As instituições públicas representam os pilares de sustentação do nosso sistema democrático, e são representadas por agentes cujos atos são revestidos de fé pública, ou seja, são autênticos e verdadeiros, até prova em contrário.

Os governos estaduais e muitos municípios sempre editaram leis para beneficiar interesses privados, favorecendo, diretamente, financiadores de campanhas políticas, criando um ambiente para toda a sorte de corrupção.

Parlamentares, em todos os níveis, sempre fizeram o papel de despachantes ou lobistas de luxo, defendendo interesses de empresas privadas junto aos órgãos públicos, alterando a legislação, inclusive ambiental, para adequá-la aos investimentos.

Por trás da chamada Guerra Fiscal, estados e municípios ofereciam benefícios fiscais inconstitucionais (sem o necessário referendo do CONFAZ – Conselho Nacional de Política Fazendária), para atrair empresas e investidores.

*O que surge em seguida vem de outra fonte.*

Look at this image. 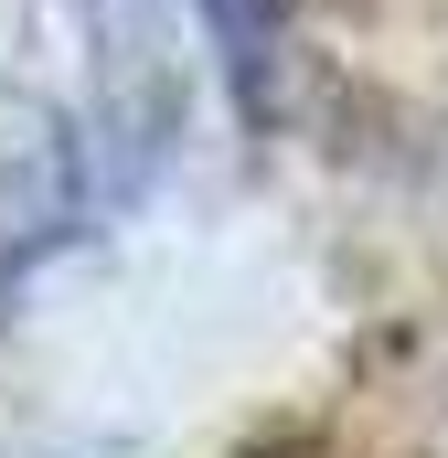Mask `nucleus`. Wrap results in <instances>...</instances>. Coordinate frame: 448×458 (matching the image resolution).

Esta era a ponta do iceberg que parecia ser apenas um desrespeito à Constituição Federal, que regula a forma como os incentivos fiscais deveriam ser concedidos, mas descambou para a corrupção, pura e simples.

No Estado do Rio de Janeiro, numa ação civil por ato de improbidade administrativa, em curso na 14ª Vara de Fazenda Pública, a Justiça determinou o bloqueio de bens da multinacional MICHELIN, maior fabricante mundial de pneus; do ex-governador Sérgio Cabral; do ex-secretário Estadual de Fazenda e outras pessoas, condenando-as a ressarcirem aquele Estado, valores de ICMS que deixaram de ser pagos na ordem de R$ 1,028 bilhão.[1] [2]

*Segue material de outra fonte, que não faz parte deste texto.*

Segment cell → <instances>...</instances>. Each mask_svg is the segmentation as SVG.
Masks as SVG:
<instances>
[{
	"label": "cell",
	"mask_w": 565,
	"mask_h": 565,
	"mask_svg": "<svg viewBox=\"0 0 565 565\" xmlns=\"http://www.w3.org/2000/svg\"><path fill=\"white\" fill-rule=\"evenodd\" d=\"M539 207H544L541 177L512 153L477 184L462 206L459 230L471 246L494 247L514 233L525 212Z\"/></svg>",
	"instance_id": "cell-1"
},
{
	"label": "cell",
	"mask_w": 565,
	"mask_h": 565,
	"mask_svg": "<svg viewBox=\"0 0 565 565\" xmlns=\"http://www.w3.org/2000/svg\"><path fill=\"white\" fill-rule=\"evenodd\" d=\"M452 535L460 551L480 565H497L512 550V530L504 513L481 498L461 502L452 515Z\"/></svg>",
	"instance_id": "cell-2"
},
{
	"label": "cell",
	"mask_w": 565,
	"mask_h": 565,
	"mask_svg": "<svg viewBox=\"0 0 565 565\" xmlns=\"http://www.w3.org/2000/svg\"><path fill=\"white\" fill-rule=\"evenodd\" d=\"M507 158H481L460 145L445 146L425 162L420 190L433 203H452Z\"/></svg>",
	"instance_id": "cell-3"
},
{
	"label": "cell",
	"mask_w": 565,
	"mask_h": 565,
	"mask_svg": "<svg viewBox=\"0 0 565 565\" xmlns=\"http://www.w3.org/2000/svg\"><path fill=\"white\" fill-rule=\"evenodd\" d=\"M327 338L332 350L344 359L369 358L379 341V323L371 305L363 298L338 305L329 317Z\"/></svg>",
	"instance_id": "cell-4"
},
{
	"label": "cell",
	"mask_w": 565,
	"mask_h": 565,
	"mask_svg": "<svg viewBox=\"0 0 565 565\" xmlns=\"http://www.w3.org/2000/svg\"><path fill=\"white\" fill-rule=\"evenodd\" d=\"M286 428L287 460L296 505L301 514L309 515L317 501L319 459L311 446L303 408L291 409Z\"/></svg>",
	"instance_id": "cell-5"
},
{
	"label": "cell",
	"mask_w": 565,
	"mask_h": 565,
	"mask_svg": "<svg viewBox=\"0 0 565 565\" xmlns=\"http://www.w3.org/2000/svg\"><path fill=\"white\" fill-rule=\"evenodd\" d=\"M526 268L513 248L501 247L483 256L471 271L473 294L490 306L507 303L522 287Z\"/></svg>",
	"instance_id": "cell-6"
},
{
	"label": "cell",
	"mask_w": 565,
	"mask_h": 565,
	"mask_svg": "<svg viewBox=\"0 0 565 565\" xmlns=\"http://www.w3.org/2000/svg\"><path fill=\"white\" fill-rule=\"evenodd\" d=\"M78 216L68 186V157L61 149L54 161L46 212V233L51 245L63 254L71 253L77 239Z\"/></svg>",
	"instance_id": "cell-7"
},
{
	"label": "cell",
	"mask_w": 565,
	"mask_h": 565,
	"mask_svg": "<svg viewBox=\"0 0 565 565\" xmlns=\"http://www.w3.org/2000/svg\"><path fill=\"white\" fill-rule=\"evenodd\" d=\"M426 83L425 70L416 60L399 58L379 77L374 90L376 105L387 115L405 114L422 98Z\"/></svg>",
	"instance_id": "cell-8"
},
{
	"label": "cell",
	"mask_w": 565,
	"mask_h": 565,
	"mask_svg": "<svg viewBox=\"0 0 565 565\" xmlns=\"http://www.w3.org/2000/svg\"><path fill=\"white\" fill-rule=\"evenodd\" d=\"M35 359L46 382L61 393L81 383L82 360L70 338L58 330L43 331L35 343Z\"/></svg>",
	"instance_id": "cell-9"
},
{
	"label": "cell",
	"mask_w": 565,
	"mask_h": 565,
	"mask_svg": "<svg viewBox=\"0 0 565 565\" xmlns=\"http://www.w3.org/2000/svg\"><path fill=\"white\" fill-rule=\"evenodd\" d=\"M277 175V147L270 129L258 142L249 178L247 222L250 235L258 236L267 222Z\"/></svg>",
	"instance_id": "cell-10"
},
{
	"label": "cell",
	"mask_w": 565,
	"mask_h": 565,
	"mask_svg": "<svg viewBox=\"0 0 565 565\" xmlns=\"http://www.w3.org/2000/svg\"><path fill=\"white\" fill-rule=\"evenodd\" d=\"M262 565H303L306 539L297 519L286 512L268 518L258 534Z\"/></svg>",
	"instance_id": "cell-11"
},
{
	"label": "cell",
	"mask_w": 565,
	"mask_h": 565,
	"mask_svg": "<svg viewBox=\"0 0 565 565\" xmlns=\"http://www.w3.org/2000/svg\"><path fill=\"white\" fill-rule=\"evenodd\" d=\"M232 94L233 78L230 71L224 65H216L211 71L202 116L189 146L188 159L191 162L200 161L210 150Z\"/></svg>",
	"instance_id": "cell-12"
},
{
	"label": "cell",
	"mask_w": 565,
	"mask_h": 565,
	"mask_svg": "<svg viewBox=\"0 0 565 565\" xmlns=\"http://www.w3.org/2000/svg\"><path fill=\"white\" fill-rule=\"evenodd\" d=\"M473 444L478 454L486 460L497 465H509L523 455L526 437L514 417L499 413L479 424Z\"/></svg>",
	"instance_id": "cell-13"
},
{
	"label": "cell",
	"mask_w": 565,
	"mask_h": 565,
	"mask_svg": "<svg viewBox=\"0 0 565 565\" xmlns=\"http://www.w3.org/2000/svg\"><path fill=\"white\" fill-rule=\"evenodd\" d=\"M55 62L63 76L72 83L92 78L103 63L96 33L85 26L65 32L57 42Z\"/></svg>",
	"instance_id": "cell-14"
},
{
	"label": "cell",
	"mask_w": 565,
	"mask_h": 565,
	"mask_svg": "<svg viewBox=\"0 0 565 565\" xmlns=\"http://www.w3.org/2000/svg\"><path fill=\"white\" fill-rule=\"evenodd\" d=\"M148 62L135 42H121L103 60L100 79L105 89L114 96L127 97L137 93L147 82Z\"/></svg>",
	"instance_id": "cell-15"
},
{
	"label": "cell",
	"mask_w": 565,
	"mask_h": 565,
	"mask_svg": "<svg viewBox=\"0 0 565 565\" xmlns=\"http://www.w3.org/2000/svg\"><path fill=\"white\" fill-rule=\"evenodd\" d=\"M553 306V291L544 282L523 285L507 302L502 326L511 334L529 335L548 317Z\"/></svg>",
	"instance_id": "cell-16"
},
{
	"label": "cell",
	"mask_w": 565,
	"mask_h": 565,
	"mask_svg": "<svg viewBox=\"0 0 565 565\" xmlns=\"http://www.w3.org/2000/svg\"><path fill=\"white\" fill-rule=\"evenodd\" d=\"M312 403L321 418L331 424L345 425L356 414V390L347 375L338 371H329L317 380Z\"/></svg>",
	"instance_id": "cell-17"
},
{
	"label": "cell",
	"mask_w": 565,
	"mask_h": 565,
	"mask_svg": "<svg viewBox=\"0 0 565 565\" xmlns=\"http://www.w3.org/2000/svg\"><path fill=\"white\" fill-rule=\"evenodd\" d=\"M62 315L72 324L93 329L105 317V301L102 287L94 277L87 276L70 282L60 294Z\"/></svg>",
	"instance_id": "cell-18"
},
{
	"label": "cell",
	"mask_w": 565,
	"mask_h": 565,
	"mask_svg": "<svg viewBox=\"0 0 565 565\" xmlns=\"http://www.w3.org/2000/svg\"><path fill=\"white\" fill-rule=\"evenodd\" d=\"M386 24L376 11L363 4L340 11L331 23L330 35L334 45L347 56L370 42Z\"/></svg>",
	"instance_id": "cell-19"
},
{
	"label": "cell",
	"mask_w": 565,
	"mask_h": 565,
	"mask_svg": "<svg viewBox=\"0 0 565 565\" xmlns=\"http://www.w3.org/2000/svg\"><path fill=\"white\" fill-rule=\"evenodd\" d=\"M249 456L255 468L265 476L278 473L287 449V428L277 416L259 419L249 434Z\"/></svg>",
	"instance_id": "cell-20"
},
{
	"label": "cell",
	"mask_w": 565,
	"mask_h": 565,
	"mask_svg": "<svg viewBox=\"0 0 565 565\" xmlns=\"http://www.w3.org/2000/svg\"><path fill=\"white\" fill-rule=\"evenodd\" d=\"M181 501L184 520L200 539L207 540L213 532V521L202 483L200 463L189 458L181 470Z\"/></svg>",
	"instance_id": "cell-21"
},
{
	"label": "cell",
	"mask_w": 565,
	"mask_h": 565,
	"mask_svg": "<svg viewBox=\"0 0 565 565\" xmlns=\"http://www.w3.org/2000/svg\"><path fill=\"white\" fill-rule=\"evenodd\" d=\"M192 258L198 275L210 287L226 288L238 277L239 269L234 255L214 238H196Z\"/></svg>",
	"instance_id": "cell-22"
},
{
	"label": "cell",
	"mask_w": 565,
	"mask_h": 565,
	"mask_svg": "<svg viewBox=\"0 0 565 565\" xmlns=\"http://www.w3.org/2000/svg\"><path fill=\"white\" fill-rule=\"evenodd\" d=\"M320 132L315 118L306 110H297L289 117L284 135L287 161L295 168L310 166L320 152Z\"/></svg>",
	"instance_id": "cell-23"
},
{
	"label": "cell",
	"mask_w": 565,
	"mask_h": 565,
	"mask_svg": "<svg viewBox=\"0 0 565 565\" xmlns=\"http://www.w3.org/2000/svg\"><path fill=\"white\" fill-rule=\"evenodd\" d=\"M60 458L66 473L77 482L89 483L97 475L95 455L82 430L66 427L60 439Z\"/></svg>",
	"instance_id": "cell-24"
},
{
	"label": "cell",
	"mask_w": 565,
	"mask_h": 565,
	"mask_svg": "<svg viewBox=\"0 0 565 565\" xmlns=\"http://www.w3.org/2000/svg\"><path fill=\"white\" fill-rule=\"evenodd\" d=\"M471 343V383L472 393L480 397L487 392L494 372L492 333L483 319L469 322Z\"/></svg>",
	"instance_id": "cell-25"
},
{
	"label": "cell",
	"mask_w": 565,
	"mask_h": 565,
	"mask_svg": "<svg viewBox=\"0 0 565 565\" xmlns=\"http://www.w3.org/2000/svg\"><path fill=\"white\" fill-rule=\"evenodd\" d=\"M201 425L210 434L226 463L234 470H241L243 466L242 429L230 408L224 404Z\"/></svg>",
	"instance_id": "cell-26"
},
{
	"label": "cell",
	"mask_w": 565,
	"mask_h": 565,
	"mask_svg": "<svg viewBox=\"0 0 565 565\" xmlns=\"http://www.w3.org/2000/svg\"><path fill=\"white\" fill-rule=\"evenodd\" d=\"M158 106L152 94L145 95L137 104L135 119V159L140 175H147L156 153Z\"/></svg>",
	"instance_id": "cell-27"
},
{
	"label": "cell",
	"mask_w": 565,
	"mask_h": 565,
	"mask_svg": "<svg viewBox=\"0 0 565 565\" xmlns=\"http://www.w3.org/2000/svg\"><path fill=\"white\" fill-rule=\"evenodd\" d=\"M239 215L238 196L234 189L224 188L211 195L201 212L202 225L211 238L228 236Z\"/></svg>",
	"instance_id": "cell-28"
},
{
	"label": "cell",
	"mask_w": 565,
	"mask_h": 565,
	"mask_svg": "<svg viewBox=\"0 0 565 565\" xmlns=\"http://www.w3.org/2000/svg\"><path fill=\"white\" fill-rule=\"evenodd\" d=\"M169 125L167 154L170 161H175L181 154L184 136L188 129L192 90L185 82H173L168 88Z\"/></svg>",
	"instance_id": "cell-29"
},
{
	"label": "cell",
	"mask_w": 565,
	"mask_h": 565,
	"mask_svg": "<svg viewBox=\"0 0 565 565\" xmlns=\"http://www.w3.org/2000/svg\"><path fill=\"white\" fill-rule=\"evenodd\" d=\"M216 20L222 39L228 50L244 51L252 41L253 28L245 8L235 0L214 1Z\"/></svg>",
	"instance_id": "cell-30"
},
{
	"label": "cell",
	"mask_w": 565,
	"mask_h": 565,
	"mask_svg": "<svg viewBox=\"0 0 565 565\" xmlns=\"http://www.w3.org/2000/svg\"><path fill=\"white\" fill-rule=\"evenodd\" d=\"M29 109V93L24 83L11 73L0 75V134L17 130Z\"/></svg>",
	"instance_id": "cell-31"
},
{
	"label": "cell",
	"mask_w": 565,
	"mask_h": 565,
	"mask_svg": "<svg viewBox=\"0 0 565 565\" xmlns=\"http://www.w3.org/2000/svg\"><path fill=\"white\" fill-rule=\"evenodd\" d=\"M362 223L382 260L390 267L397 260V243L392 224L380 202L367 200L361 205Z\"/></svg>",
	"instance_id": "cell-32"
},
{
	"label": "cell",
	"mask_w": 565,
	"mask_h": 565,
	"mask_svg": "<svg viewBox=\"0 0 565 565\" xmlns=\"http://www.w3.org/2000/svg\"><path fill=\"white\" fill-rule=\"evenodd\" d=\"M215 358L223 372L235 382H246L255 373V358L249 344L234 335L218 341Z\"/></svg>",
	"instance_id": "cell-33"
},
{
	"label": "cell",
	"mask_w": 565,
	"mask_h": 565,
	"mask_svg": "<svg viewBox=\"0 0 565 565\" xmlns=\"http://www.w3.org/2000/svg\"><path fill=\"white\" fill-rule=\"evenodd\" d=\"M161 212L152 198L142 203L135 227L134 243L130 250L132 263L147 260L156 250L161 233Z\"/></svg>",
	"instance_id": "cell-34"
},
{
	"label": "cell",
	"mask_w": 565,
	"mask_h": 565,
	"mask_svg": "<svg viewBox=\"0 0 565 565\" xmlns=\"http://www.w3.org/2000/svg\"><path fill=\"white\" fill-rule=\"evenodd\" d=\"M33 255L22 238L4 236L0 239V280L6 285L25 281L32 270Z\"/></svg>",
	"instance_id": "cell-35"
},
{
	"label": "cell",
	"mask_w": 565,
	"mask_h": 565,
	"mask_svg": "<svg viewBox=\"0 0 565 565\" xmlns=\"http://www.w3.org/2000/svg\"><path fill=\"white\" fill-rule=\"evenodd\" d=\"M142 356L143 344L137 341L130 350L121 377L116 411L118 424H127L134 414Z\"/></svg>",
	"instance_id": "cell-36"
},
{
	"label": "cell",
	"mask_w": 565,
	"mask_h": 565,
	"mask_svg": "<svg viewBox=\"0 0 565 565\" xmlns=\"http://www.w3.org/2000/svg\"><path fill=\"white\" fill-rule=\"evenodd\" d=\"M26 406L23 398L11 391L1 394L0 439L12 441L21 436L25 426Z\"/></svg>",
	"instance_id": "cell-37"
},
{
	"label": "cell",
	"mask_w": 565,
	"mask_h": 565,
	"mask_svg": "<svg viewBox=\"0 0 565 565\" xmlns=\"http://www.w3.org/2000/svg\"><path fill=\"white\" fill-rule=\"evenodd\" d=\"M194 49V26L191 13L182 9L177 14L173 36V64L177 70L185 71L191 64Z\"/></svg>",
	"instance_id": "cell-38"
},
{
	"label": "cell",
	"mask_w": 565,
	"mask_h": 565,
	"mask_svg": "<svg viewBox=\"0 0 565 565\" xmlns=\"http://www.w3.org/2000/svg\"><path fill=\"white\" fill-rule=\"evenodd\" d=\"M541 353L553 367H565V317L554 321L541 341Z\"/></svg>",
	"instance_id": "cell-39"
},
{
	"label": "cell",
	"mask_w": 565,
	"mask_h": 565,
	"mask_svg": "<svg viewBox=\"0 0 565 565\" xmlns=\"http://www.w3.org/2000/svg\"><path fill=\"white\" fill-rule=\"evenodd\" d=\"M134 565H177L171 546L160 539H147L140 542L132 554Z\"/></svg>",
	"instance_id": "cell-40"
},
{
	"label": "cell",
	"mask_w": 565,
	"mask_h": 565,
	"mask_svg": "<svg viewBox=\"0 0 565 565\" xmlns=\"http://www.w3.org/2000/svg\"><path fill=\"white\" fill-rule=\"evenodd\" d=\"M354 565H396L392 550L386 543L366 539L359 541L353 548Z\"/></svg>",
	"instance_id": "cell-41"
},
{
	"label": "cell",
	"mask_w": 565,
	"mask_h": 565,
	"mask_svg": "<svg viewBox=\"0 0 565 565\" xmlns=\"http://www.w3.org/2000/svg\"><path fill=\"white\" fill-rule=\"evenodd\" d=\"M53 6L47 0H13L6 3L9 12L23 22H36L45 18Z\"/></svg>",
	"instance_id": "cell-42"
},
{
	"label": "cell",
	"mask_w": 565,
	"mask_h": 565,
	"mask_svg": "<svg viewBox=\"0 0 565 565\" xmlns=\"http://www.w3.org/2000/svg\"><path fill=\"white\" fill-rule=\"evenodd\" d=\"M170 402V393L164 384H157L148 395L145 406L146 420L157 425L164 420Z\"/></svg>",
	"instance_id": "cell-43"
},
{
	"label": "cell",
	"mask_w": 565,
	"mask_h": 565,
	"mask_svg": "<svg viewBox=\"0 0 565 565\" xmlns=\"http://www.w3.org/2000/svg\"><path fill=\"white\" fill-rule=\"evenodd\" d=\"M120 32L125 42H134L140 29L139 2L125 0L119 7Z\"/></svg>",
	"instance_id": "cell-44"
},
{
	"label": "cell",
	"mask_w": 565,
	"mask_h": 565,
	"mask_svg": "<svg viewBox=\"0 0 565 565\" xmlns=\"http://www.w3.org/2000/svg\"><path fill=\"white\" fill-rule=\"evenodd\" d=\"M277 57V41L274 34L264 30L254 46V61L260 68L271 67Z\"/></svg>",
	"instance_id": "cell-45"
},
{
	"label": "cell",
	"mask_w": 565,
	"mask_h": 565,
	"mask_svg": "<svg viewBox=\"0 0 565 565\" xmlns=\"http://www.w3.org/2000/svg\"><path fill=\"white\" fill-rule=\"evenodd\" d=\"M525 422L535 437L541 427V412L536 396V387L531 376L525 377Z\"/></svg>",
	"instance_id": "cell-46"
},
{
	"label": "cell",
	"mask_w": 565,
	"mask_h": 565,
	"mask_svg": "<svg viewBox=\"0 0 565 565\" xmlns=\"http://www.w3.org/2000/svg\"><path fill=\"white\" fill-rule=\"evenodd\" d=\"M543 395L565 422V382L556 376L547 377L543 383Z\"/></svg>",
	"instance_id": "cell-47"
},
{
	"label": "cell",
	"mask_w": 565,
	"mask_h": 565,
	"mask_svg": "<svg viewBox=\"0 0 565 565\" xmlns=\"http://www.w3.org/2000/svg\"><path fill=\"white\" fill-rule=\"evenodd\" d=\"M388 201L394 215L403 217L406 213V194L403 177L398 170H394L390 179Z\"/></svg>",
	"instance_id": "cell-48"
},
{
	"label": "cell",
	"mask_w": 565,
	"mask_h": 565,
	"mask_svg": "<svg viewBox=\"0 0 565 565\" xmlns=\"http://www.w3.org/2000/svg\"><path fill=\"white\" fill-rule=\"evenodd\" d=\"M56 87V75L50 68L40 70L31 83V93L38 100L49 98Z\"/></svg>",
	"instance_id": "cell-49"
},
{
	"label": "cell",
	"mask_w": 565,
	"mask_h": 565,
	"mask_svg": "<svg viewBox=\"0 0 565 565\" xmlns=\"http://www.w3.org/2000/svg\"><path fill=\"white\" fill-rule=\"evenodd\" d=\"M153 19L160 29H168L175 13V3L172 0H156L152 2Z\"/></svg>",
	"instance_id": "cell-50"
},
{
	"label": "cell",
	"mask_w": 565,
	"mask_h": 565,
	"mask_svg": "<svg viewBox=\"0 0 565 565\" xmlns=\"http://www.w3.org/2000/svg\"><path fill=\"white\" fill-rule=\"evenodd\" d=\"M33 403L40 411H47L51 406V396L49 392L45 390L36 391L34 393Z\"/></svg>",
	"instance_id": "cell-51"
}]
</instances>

No Estado do Mato Grosso a Justiça também condenou o ex governador Silval Barbosa, além dos ex-secretários de fazenda e indústria e comércio, em ação civil pública por ilegalidade na concessão de benefícios fiscais para a JBS (Friboi), determinando o bloqueio de R$ 73 milhões.[3]

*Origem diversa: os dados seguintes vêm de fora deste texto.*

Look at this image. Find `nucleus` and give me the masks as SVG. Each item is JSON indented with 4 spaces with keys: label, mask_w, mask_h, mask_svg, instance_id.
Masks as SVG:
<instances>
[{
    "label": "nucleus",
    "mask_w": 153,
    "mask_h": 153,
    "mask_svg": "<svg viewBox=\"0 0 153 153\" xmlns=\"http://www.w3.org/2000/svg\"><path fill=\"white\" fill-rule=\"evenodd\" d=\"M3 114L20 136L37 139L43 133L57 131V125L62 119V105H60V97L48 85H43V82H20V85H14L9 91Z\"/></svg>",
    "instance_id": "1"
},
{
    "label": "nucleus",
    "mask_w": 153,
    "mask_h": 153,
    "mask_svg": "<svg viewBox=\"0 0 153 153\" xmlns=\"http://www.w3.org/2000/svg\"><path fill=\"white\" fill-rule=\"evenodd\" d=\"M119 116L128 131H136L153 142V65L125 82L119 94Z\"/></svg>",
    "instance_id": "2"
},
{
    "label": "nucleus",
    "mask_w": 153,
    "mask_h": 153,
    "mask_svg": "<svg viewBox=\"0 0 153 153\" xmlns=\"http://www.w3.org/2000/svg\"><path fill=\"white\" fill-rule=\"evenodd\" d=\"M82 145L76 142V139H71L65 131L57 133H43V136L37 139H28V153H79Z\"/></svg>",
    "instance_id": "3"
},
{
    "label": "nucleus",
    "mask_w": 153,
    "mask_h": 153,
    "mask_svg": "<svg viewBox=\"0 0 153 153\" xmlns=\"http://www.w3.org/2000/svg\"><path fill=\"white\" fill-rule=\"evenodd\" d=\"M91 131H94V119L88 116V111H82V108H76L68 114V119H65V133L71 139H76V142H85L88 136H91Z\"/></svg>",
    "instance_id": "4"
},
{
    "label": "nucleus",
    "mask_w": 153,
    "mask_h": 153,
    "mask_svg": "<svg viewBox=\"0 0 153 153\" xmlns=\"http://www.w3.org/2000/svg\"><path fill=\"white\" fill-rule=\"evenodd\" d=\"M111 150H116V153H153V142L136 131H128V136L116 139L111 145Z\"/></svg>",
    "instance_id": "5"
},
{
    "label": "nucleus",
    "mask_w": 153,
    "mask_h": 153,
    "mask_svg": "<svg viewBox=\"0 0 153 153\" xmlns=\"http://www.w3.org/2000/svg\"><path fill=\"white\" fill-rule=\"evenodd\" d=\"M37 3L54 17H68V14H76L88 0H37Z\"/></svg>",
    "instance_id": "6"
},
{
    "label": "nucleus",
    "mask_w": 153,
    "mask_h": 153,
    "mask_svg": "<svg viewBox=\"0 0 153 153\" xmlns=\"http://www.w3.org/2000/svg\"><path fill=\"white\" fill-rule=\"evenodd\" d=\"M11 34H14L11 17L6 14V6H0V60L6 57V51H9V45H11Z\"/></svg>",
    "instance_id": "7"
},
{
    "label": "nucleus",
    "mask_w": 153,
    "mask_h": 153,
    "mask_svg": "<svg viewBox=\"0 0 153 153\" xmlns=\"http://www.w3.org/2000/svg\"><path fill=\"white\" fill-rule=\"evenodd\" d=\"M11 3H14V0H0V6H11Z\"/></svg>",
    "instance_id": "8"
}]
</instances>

O Ex governador Sinval Barbosa, investigado pela chamada Operação Sodoma, foi preso, acusado de participar de esquema de fraudes na concessão de incentivos fiscais no estado do Mato Grosso.[4]

No âmbito federal, a maracutaia também não foi diferente, com agentes públicos editando normas para favorecer determinadas empresas.

Começam a surgir informações demonstrando que nos governos Lula e Dilma, o BNDES – Banco Nacional de Desenvolvimento Econômico e Social foi transformado num banco de investimento privado, financiando capital de giro destinado a fusões e aquisições de alto risco, que, a rigor, nunca fizeram parte da política de investimentos da instituição.[5]

O BNDES tinha, até então, rigor excessivo na liberação de financiamentos, com capital de giro exclusivamente atrelado a investimentos fixos, exigindo propostas formais e projetos detalhados, com garantias reais, e criterioso processo de avaliação.

Tudo isso parece ter sido desmontado para favorecer a JBS e a ODERBRECHT, permitindo que estas empresas tivessem acesso a recursos públicos, até mesmo do FGTS, em cifras que ultrapassam 8,1 bilhões, em condições amplamente vantajosas, favorecendo a sua expansão econômica, além de fusões e aquisições sem precedentes, levando a JBS a se tornar uma das maiores produtoras de proteína animal do mundo.

A liberação destes empréstimos é alvo de investigações, e aponta que a suposta barbeiragem da Polícia Federal, na Operação Carne Fraca, que pareceu um atentado contra a própria economia brasileira, agora surge como um ato desesperado de quem tinha conhecimento da extensão dos delitos, mas não tinha provas suficientes para submeter os delinquentes ao devido processo legal.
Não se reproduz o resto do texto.